“How difficult it will be for those who have wealth to enter the kingdom of God.” v. 23
There was a nice couple in a small town who had a baby boy. They loved him and wanted only the best for him. Like any good parent they did all they could to give him every opportunity in life. They taught him to be good, respect God, work hard and be nice to people. They sent him to good schools and took him to church, and went to all of his ball games. As he grew he was encouraged to make a good life for himself using the values of hard work, and good living and love for God and country, which he did. As you would expect he eventually grew up, got married and started a new life. He became quite successful in business, often telling people of the solid values that helped him make it. He was living the dream. One day as he stood on the golf course, at about the 7th hole, he began think about the future. It occurred to him that he wasn’t getting any younger and he’d better think about where he was going when he died. He was brought up in a religious home, and always tried to live by good religious principles, even taking his family to church fairly regularly. In fact he was on the board when they built a new wing onto the local church. His name is listed among the top donors on a nice display. But still he felt a tug in his soul. He felt that he needed to make sure he had his bases covered with God, just in case. One day this man came to Jesus and asked, “Good teacher what must I do to inherit eternal life?”
If you read the story you will see that Jesus told him “go, sell all you have and give the poor, and you will have treasure in heaven; and come, follow me.” The man went away sad, it tells us, because he had many possessions…or perhaps his possessions had him. Then Jesus proceeded to say something that would offend people for generations to come: “How difficult it will be for those who have wealth to enter the kingdom of God.” He’s not pulling any punches here. He says plainly that the wealthy have a particular challenge when it comes to following Jesus. Now before you comfort yourself by focusing your thoughts on the person who has more wealth than you, keep in mind that if you were able to buy this book, you are wealthy. As helpful as I hope this book is to you, it’s a luxury. You don’t need it to survive. So it’s a luxury. There are millions on your planet who could never imagine buying a book of any kind. You are wealthy. Don’t apologize or feel guilty for your blessings, that’s not what this is about. God has blessed you. Be thankful. Be a good steward of what you have. Share it with those in need as God leads you. But also be aware that wealth can keep you from the kingdom of God. That’s what Jesus said. Here’s why we have to be careful that we don’t miss eternity because of what we have in this life.

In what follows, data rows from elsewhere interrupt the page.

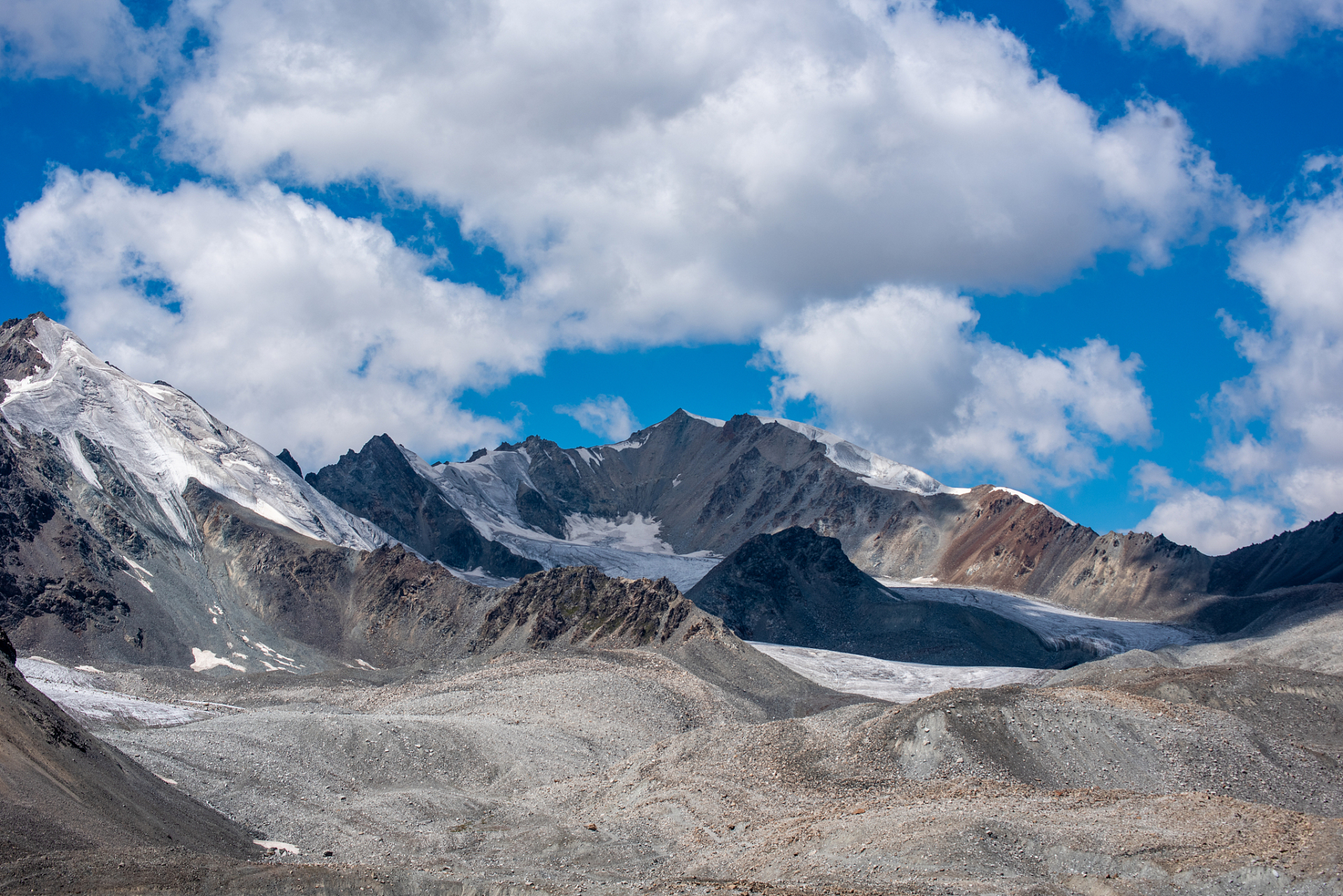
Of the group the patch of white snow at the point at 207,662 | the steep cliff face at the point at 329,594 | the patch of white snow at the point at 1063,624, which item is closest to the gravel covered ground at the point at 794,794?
the patch of white snow at the point at 207,662

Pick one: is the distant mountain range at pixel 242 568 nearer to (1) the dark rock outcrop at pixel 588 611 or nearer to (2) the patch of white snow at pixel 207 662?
(2) the patch of white snow at pixel 207 662

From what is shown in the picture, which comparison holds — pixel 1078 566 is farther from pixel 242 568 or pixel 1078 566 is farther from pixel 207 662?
pixel 207 662

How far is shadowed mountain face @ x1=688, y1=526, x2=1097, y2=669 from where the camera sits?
12744cm

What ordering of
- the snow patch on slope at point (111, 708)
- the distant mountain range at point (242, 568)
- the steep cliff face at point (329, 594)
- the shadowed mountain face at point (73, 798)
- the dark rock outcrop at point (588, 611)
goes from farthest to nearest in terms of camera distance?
1. the steep cliff face at point (329, 594)
2. the distant mountain range at point (242, 568)
3. the dark rock outcrop at point (588, 611)
4. the snow patch on slope at point (111, 708)
5. the shadowed mountain face at point (73, 798)

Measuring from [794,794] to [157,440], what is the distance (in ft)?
414

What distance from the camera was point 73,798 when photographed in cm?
2806

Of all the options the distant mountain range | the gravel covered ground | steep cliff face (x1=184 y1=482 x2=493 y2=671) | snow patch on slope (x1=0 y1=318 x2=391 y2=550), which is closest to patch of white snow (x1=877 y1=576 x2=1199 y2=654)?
the distant mountain range

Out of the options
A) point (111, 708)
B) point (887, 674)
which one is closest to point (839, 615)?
point (887, 674)

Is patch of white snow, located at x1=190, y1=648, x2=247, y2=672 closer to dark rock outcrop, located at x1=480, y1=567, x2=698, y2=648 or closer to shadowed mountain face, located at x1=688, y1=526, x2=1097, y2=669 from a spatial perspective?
dark rock outcrop, located at x1=480, y1=567, x2=698, y2=648

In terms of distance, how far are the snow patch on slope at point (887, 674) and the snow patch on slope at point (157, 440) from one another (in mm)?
72380

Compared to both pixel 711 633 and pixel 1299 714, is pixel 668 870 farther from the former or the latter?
pixel 711 633

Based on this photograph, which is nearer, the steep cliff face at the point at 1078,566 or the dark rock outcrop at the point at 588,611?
the dark rock outcrop at the point at 588,611

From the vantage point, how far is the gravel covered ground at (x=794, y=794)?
25688mm

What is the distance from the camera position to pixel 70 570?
3989 inches
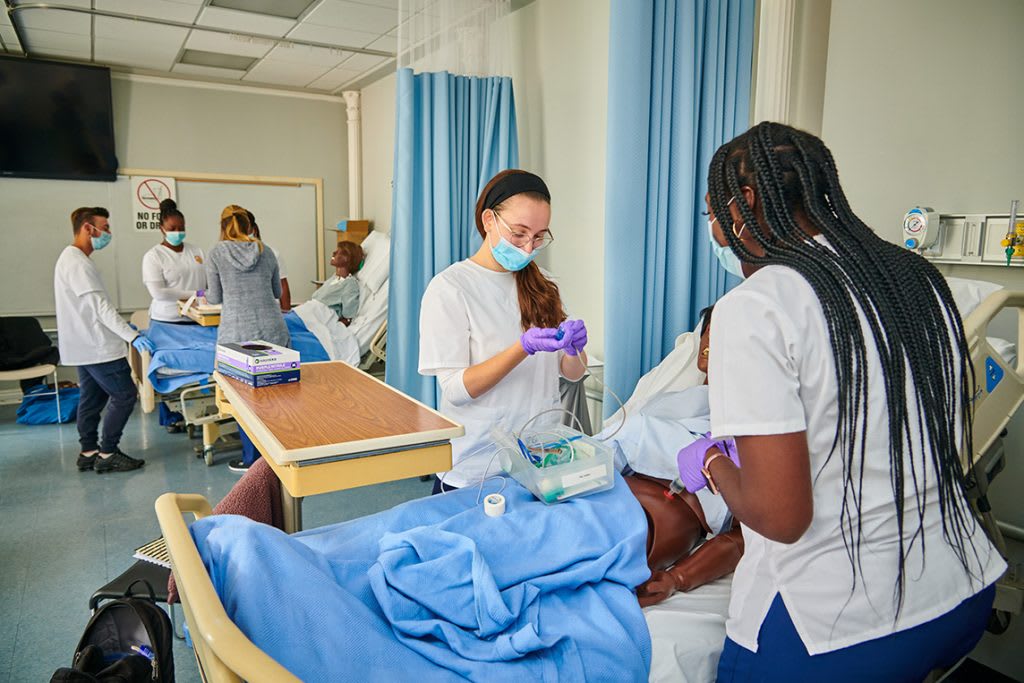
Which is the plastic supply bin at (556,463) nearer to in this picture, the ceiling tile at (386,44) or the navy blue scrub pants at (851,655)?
the navy blue scrub pants at (851,655)

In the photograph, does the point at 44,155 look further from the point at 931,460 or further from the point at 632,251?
the point at 931,460

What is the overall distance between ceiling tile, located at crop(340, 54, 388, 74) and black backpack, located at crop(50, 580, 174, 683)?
14.3 feet

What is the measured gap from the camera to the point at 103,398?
3879 millimetres

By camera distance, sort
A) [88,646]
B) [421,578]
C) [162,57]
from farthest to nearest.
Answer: [162,57] → [88,646] → [421,578]

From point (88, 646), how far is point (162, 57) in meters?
4.88

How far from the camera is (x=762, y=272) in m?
0.98

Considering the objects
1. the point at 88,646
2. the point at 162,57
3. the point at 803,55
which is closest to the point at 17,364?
the point at 162,57

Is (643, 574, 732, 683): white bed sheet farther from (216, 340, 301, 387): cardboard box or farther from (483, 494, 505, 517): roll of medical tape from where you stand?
(216, 340, 301, 387): cardboard box

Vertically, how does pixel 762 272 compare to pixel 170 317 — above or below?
above

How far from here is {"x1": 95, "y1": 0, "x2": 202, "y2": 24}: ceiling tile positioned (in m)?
3.90

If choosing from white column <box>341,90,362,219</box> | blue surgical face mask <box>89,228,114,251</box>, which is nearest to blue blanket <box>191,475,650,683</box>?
blue surgical face mask <box>89,228,114,251</box>

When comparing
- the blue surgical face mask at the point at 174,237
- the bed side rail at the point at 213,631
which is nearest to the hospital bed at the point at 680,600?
the bed side rail at the point at 213,631

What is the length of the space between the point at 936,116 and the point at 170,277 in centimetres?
446

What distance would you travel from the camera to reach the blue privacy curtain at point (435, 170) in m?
3.26
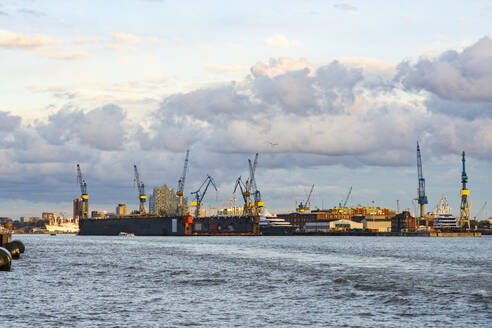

- Wealth gives us a false sense of our own goodness. The man came to Jesus, saying “good teacher.” and Jesus responded, “No one is good but God.” There is a tendency to think that we have what we have because we are good in an =d of ourselves. If we see someone well dressed and owning great possessions, we often assume this is a good person. The people of Israel assumed that if you were rich, God was blessing you for your own goodness. Today we think the same very often. If my life is good, then I must be good, therefore I don’t need God’s mercy. But Jesus says quite the opposite. “Woe to those who are at ease in Zion” Amos said, referring to people who were well off materially but had no concern for the needy or for God. This leads into the next point.
- Wealth creates pride in what we have and what we do. The man was proud of his religious observances. “All these I have done from my youth.” NO doubt he was proud of his accomplishments in economics as well. Wealth gives us the sense that we have become self-made. Through hard work and enterprise we have climbed up to where wea re, perhaps with a little help from “the man upstairs” as we say. I John tells us not to love the things of this world, which include, “The lust of the eyes, the lust of the flesh, and pride in possesions.” (I John 2:15-26) Wealth makes us proud of ourselves to the point that God is either rejected or placed on a plaque on the wall. God resists the proud, the Bible tells us.
- Wealth is a cruel master. Finally, Wealth owns you and controls you to some degree. The young man “went away sad, because he had great possessions.” Why was he sad? I can understand being indignant or offended, even amused. But he went away sad. He thought of giving up all he had to follow Jesus, but he just couldn’t do it. I think he was a good man, but he was owned by his stuff. There is something compelling about wealth. Things have a way of growing on us like vines entrapping us. The thought of letting go of something we own is often difficult. The greater the value, the more difficult it is to release. Take a minute and thing of your greatest material possessions. How hard would it be to simply give any of them away? The young man was sad because he was trapped. he couldn’t imagine life without the things he had worked for. They owned him. Listen, whether it’s your favorite CD’s or your mansion on the hill, it can own you if you let it.
- Wealth keeps us from experiencing God’s best. At the end of our passage, Peter says to Jesus, “We have given up everything to follow you. Jesus responded: “Truly, I say to you,there is no one who has left house or brothers or sisters or mother or father or children or lands, for my sake andfor the gospel, who will not receive a hundredfold now in this time, houses and brothers and sisters and mothers and children and lands, with persecutions, and in the age to come eternal life. But many who are first will be last, and the last first.”In other words, God wants more for you than you want for yourself. Whatever you give up for him he will replace in this life and in eternity. So don’t let your wealth rob you of the kingdom of God. Give everything to him who has given everything for you.